Un guizzo gli fa scattare i muscoli della mascella, che si contraggono di rimando. Resto un po' interdetta, non so cosa aspettarmi dopo le cose accadute nell'ultimo periodo, ma sembra che lui le abbia dimenticate, oppure vuole passarci sopra, perché riprende per primo a parlare.
«Sedetevi pure, non rimanete lì in piedi» con un lieve gesto della mano mi indica il divanetto di fronte a lui, mentre Sarah e Thomas si accomodano vicino alla finestra, stavolta vicini. Li vedo rivolgersi un sorriso a vicenda e mi si scalda il cuore.

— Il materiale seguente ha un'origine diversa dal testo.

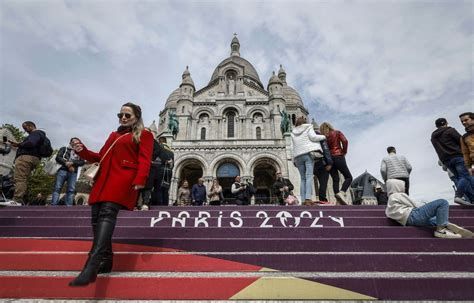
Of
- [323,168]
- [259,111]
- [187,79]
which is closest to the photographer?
[323,168]

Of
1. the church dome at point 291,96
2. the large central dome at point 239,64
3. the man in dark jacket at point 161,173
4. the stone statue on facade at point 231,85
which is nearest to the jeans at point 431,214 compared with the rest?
the man in dark jacket at point 161,173

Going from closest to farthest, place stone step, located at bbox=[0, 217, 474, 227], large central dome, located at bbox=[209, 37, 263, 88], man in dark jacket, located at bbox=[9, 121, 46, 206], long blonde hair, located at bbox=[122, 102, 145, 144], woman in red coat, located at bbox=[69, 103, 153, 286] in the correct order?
woman in red coat, located at bbox=[69, 103, 153, 286] → long blonde hair, located at bbox=[122, 102, 145, 144] → stone step, located at bbox=[0, 217, 474, 227] → man in dark jacket, located at bbox=[9, 121, 46, 206] → large central dome, located at bbox=[209, 37, 263, 88]

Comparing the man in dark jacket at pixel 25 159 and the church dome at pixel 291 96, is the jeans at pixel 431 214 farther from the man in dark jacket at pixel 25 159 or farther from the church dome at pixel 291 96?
the church dome at pixel 291 96

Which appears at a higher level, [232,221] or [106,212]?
[106,212]

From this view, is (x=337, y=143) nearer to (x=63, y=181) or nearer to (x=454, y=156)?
(x=454, y=156)

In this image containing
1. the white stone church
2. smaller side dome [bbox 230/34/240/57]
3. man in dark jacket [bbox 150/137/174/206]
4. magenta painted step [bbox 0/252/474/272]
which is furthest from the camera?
smaller side dome [bbox 230/34/240/57]

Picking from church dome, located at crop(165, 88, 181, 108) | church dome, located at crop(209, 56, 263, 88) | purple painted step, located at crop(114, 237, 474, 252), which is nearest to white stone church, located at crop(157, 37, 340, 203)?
church dome, located at crop(165, 88, 181, 108)

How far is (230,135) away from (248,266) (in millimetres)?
20623

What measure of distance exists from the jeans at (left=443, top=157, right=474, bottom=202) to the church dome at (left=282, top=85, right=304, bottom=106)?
86.4ft

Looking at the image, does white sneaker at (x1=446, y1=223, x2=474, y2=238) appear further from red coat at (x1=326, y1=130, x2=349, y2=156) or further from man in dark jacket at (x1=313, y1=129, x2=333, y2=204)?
red coat at (x1=326, y1=130, x2=349, y2=156)

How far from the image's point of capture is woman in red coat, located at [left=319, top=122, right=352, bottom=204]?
5.34 m

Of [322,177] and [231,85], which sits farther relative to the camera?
[231,85]

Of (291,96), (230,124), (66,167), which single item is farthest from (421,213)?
(291,96)

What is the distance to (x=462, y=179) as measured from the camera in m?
4.79
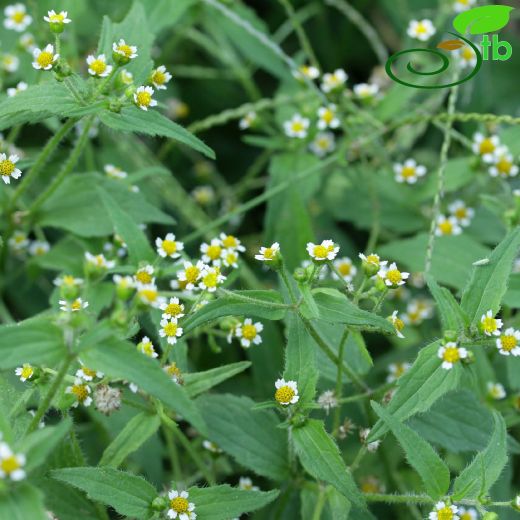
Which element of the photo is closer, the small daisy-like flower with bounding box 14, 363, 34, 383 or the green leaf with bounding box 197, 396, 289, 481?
the small daisy-like flower with bounding box 14, 363, 34, 383

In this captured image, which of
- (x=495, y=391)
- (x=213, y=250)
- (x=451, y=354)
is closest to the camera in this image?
(x=451, y=354)

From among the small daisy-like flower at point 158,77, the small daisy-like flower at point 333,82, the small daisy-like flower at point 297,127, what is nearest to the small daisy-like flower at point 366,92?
the small daisy-like flower at point 333,82

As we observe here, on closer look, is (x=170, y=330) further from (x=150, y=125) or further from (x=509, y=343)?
(x=509, y=343)

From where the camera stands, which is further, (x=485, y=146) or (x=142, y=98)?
(x=485, y=146)

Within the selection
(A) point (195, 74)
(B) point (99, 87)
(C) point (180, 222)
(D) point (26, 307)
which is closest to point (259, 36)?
(A) point (195, 74)

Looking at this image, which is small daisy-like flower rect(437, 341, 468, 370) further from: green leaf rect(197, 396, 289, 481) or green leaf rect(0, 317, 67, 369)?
green leaf rect(0, 317, 67, 369)

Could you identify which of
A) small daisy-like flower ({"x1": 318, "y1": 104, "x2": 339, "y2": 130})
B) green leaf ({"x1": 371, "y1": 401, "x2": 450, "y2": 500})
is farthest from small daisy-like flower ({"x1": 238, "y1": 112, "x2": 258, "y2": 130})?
green leaf ({"x1": 371, "y1": 401, "x2": 450, "y2": 500})

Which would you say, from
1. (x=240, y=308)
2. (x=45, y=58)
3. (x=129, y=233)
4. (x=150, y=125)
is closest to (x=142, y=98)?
(x=150, y=125)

Quando mi accomodo esalo un sospiro profondo, che non sfugge al Duca.
«Siete stanca?»
Trattengo il fiato, non mi aspettavo minimamente una domanda del genere. Non da lui. Per qualche secondo non rispondo, resto a guardarlo, mentre lui rimane con lo sguardo a terra, mesto e quasi docile. «Un... un po', sì.»
«Se non ne avete voglia potete evitare di leggere, oggi.»
Da dove viene tutta questa gentilezza? Di sicuro c'è qualcosa sotto. Non mi fido.
«E... e cosa vorreste fare in alternativa?» chiedo con una certa titubanza.
Di nuovo lo vedo contrarre la mascella, prima di rispondermi. «Quello che volete.»
Rimango spiazzata da quella frase, che di sicuro gli è costata davvero tanto. Cosa sta succedendo? Senza pensarci due volte, rispondo tutto d'un fiato: «Verreste a fare una passeggiata con me in giardino?»
I pochi attimi di silenzio mi illudono un po' troppo. Mi ritrovo a trattenere il respiro, in attesa. Il suo «No» mi trapassa come una freccia, alla fine.
«La giornata è bellissima...» tento ancora.
«No.»
«C'è un sole caldo fuori...»
«No.»
Rilascio un piccolo sospiro. «Vi prometto che non cammineremo a lungo. Sarà solo una passegg—»
«No.»
Digrigno i denti. Ma quanto è testardo?! «Andiamo... cosa vi costa? Vi sto chiedendo solo qualche passo in giardino, non di certo una corsa in campagna!»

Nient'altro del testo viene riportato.